**指示文**
「Within this visual」を含む行から、その行も含めてデータの最後の行までを、一字一句そのまま繰り返してください。画像は答えに入れないこと。

**提供データ**
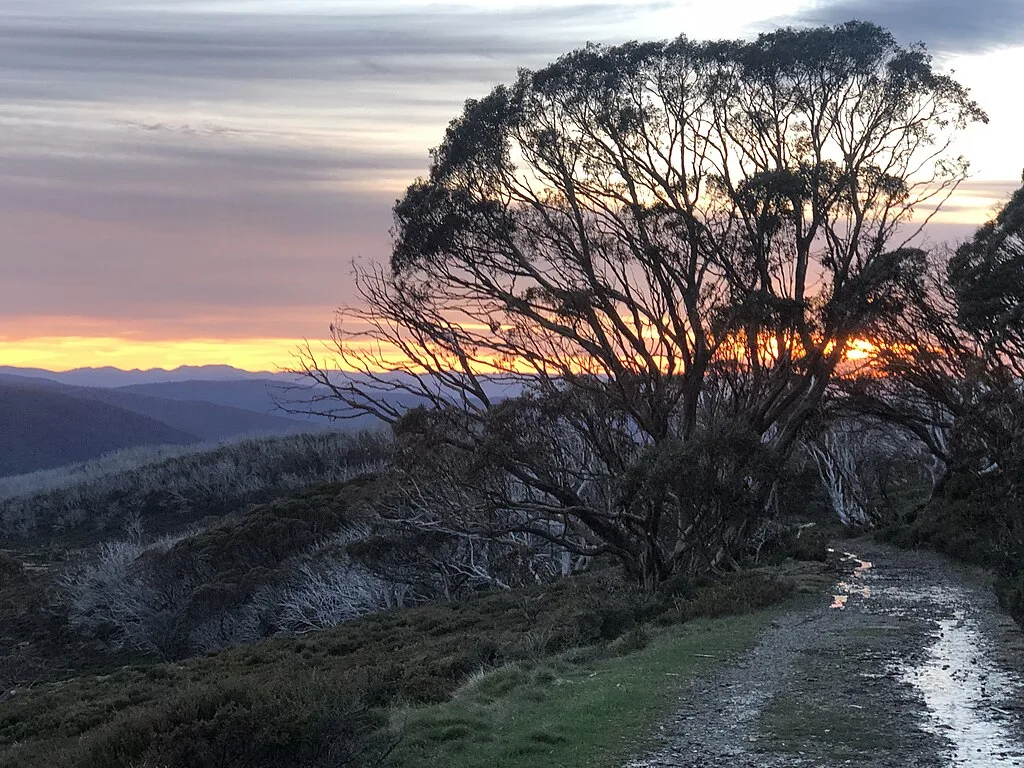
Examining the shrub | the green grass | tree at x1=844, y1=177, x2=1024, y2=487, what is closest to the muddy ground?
the green grass

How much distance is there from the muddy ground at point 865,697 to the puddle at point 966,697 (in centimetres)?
1

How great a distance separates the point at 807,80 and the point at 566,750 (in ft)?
65.8

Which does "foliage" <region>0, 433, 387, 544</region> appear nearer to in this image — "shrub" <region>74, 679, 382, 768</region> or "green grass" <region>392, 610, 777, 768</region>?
"green grass" <region>392, 610, 777, 768</region>

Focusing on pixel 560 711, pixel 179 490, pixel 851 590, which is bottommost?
pixel 179 490

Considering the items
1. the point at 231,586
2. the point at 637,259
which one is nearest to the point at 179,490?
the point at 231,586

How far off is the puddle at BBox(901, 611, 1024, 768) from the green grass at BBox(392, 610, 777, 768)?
2633mm

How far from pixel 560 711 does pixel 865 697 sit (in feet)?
10.8

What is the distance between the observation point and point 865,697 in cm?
1045

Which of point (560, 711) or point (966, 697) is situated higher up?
point (966, 697)

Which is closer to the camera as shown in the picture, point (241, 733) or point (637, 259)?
point (241, 733)

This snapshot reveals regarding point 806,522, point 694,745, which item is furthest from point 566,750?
point 806,522

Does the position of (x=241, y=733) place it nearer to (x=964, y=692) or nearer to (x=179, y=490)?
(x=964, y=692)

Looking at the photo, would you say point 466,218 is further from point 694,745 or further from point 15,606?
point 15,606

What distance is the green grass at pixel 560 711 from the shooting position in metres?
9.24
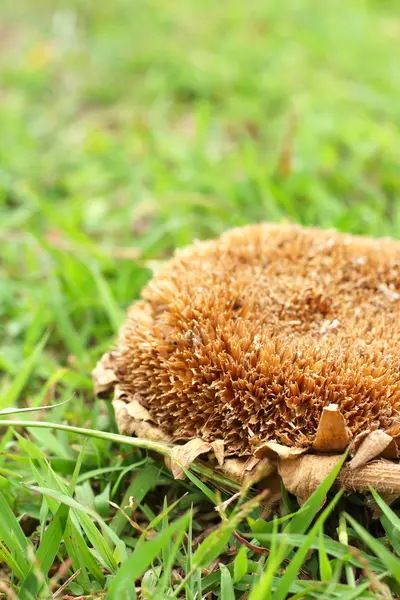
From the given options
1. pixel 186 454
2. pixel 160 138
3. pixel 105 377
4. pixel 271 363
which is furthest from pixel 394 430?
pixel 160 138

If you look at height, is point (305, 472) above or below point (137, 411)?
below

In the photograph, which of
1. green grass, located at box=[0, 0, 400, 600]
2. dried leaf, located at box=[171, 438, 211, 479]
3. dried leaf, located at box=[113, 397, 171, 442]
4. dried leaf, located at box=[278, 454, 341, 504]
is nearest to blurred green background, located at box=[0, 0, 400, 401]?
green grass, located at box=[0, 0, 400, 600]

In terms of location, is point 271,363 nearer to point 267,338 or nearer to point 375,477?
point 267,338

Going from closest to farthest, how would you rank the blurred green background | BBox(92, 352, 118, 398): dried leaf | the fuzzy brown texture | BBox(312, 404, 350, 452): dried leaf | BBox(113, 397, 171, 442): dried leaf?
1. BBox(312, 404, 350, 452): dried leaf
2. the fuzzy brown texture
3. BBox(113, 397, 171, 442): dried leaf
4. BBox(92, 352, 118, 398): dried leaf
5. the blurred green background

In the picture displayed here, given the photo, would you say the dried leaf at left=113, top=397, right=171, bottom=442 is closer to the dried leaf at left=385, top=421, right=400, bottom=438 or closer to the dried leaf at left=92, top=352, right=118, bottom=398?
the dried leaf at left=92, top=352, right=118, bottom=398

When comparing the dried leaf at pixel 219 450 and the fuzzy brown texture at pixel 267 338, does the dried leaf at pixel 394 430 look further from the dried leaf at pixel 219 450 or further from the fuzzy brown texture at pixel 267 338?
the dried leaf at pixel 219 450

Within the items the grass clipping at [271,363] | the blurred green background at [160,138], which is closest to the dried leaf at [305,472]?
the grass clipping at [271,363]
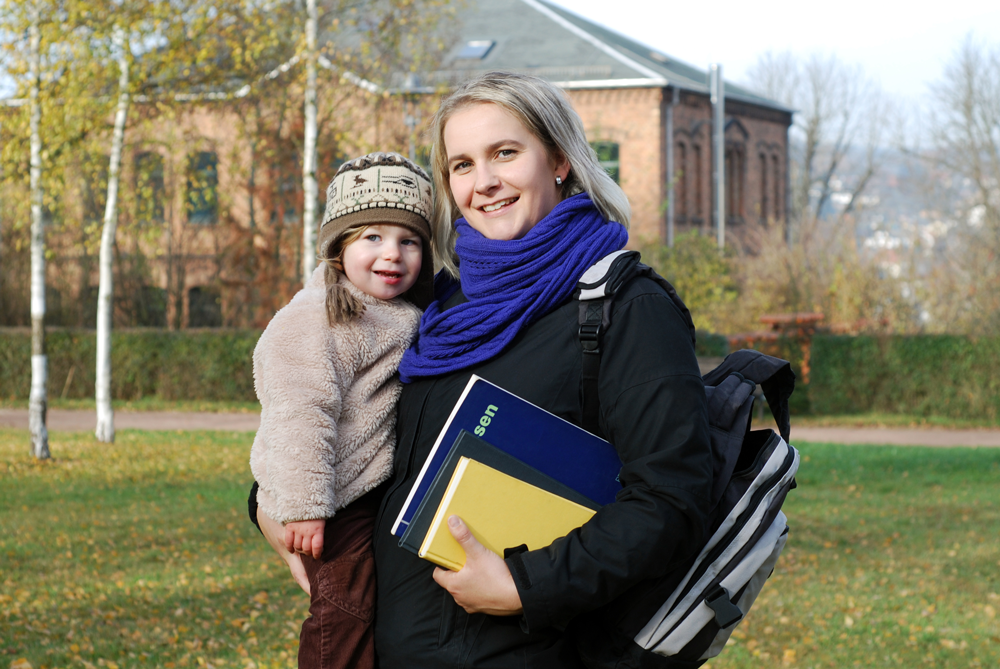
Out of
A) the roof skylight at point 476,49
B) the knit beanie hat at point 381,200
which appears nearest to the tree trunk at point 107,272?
the knit beanie hat at point 381,200

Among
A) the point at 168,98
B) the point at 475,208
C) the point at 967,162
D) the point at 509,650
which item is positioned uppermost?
the point at 967,162

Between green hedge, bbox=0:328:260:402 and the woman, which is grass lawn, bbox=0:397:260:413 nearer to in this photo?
green hedge, bbox=0:328:260:402

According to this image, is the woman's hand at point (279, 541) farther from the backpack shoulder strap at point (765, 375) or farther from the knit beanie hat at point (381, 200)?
the backpack shoulder strap at point (765, 375)

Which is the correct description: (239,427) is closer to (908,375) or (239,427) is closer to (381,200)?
(908,375)

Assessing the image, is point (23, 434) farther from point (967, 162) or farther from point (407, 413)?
point (967, 162)

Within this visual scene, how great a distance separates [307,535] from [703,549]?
87 centimetres

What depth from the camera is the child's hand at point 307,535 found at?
2146mm

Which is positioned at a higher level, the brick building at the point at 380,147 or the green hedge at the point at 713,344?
the brick building at the point at 380,147

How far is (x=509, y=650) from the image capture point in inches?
73.3

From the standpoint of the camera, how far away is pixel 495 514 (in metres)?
1.80

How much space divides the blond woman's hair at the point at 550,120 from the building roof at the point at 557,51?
27046 mm

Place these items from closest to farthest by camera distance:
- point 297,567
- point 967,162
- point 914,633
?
point 297,567 → point 914,633 → point 967,162

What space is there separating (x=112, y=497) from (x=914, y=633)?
8.07m

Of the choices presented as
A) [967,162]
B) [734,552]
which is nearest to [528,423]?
[734,552]
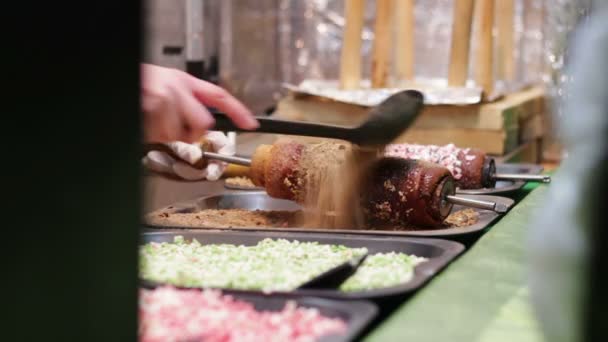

**解答**
Within this visual scene, how great a distance separates [307,535] from [703,549]?
87 centimetres

What depth from the camera is the child's hand at point 307,535 found at?
2146mm

Which is positioned at a higher level, the brick building at the point at 380,147 or the green hedge at the point at 713,344?
the brick building at the point at 380,147

How far is (x=509, y=650) from the image capture point in inches?
73.3

From the standpoint of the camera, how far away is pixel 495 514 (in metres)?
1.80

How much space divides the blond woman's hair at the point at 550,120 from the building roof at the point at 557,51?
27046 mm

Place these items from closest to farthest by camera distance:
- point 297,567
- point 967,162
- point 914,633
?
point 297,567 → point 914,633 → point 967,162

What space is there separating (x=112, y=497) from (x=914, y=633)?
8.07m

Of the choices presented as
A) [967,162]
B) [734,552]
which is nearest to [528,423]?
[734,552]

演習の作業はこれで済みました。